In a week when two managers, Tony Pulis and Jim Magilton, have both been accused of modelling their post-match analysis on Zidane's encounter with Materazzi, it is surely time to stop misrepresenting goalkeepers. OK, so Scott Carson was sent off for West Brom on Tuesday after headbutting Michael Chopra. But does that make him a typical goalkeeper, or promising manager material?
We all love that frisson of excitement when a keeper gallops crazily into the opposite box for that last, crazy throw of the dice. He looks so incongruous, in his loud shirt, and wide-eyed defenders back away as though reluctantly involved in some kind of care in the community programme.
Even Butt, whose penalty really was delectable, is not immune. In his Bayer Leverkusen days, he once scored a penalty against Schalke 04 and proved so distracted by the celebrations on his way back to his own goal that he was preceded there by the ball – hoofed directly from the re-start by Mike Hanke.
The Butt of many jokes, then. But at least he hasn't got Hanke's problem – he's allergic to grass. In a goalkeeper, naturally, that would be crazy. To a goalkeeper, equally, that would be no laughing matter.
Blanc hastens Old Lady's fall
Perhaps only the presence in the competition of Rangers can spare Juventus as the most shocking failure of the Champions League group stages.
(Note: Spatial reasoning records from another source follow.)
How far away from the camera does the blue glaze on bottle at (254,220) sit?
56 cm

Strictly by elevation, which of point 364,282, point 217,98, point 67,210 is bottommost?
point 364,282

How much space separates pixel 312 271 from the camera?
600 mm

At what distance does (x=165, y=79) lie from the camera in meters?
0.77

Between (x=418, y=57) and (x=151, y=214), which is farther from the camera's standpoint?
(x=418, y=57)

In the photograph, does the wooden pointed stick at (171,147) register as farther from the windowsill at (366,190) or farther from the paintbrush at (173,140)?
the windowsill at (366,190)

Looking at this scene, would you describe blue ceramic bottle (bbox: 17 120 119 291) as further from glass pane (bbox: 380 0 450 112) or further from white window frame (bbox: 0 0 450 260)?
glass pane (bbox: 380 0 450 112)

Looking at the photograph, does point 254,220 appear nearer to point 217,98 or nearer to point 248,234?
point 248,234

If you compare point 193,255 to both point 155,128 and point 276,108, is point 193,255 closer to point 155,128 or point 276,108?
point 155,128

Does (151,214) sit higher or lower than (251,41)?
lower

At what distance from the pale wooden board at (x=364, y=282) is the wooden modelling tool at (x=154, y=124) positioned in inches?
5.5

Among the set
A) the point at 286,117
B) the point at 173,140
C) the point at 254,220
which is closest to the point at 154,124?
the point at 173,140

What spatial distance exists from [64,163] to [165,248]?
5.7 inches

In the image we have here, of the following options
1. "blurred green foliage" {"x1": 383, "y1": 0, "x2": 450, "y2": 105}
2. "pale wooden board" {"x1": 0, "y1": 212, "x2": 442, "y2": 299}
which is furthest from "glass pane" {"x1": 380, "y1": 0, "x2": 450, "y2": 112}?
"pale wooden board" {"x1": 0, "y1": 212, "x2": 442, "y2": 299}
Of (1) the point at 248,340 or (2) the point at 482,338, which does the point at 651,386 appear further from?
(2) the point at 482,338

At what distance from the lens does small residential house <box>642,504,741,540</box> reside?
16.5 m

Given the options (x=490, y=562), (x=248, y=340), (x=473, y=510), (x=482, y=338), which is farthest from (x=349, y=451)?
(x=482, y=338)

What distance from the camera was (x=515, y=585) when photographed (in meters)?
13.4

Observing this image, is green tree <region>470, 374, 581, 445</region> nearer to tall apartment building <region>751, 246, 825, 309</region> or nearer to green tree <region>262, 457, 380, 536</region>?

In a vital showdown with Bayern Munich this week, on home soil, they were simply execrable.
The Juventus top brass promised afterwards to persevere with their "project" – the idea being that Ciro Ferrara can become their Pep Guardiola. In fairness, they have similar aspirations for Leonardo at Milan, and even he is not looking quite so hopeless now. But Juve's stuttering example puts into due perspective the feats of another novice, whose team were given little chance of getting past Juventus and Bayern.
Bordeaux cantered away with the group, and we now know why Laurent Blanc turned down the chance to serve as No 2 to Sir Alex Ferguson. If he comes to Old Trafford, it will be as No 1.